I actually don’t know where this saying originated, but I do know that I heard it repeatedly growing up. One of the greatest principles my dad has taught me when it comes to planning and executing projects and ideas, is this one simple phrase.
“Start with the end in mind.”
It’s rather easy to have an idea, and to begin to act on it. Often, that’s seen as someone who is proactive, who takes initiative; someone who is a “go-getter”… I love seeing this quality in people. It’s often a sign of someone who is not afraid to take risks and step out of their comfort zone. I’d MUCH rather work with someone who I need to slow down and help focus in the right direction, than to try to work with someone who has no drive to act at all.
The first principle I teach people who are putting an action plan to their ideas is this – start with the end in mind. If you have a clear picture of what the end result is, then you’ll know if you’ve hit the mark successfully or not at the end. Not only that, the process of planning and executing becomes easier when you can ask yourself if the ideas and steps you’re taking will, in fact, take you closer to that end result.
Proverbs 19:2 (ESV)
Desire without knowledge is not good,
and whoever makes haste with his feet misses his way.
Here’s an example. Currently I’m training some volunteers to take on a greater level of responsibility with our Worship Ministry at Living Hope. One of our goals is to establish a pipeline of singers and musicians from within the church. This starts when they are children, progresses through their teen years, and ends up with them being prepared and ready to join the main church worship team when they are older. Although kids Worship Ministry is different than adult Worship Ministry, the fact that we know our end goal, makes decision-making simpler.
We want our kids to know why we worship the way we do, and we want to make it simple and fun! With each decision that is made at this stage, our Team Leader is simply asking “Is this going to position these kids to be able to join the Elevate (Living Hope’s youth ministry) Worship Team when they become of age?” If the answer is no, then even if it’s a good idea, we generally will toss it and come up with an idea that will. It would do us a great disservice if we developed an amazing kid’s Worship Ministry, that was so far off from Elevate’s Worship Ministry that by the time the kids became teen agers, they needed to forget everything they learned and start from scratch.
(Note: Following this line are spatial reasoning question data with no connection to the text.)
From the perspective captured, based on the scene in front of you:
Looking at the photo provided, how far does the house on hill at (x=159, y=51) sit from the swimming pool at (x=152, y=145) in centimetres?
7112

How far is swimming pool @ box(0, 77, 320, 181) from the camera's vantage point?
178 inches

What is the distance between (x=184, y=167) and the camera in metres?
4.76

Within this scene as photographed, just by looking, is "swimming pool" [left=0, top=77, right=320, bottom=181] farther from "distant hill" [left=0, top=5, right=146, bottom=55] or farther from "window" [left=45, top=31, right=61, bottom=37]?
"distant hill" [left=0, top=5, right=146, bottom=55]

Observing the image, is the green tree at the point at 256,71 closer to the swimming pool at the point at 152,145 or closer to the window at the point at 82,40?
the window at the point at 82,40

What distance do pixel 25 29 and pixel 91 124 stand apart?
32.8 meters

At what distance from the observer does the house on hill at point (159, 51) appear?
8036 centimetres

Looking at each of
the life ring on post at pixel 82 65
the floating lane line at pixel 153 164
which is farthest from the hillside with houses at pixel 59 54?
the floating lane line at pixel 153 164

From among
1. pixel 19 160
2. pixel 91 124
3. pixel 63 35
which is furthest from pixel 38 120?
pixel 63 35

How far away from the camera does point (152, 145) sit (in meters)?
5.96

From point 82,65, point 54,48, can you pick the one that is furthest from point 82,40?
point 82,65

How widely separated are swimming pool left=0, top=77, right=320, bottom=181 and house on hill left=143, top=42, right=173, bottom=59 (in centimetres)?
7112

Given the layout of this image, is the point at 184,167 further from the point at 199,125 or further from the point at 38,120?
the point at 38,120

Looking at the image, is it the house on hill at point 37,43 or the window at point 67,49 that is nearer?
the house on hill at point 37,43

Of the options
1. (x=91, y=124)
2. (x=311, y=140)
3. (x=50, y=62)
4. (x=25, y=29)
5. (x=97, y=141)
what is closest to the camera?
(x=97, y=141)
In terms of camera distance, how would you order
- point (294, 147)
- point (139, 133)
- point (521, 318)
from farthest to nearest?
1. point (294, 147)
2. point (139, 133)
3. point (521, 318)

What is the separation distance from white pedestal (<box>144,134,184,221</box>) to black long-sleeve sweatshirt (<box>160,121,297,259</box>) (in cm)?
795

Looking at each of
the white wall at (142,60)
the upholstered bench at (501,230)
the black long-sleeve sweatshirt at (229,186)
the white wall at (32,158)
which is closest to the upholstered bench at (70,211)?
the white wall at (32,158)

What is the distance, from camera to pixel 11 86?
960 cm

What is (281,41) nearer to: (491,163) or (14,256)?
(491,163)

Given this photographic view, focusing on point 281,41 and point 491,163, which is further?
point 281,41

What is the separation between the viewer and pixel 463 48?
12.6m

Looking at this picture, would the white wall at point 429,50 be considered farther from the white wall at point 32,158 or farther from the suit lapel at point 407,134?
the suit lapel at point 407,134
Instead we build. We add to their already developed foundations of worship once they join Elevate and begin to train them even further.
This one principle goes hand in hand with another one of my faves – building simply. It’s amazing what can be accomplished with excellence when we start with the end in mind and execute it simply. Read more about that here.
What are examples of things you’ve accomplished by starting with the end in mind?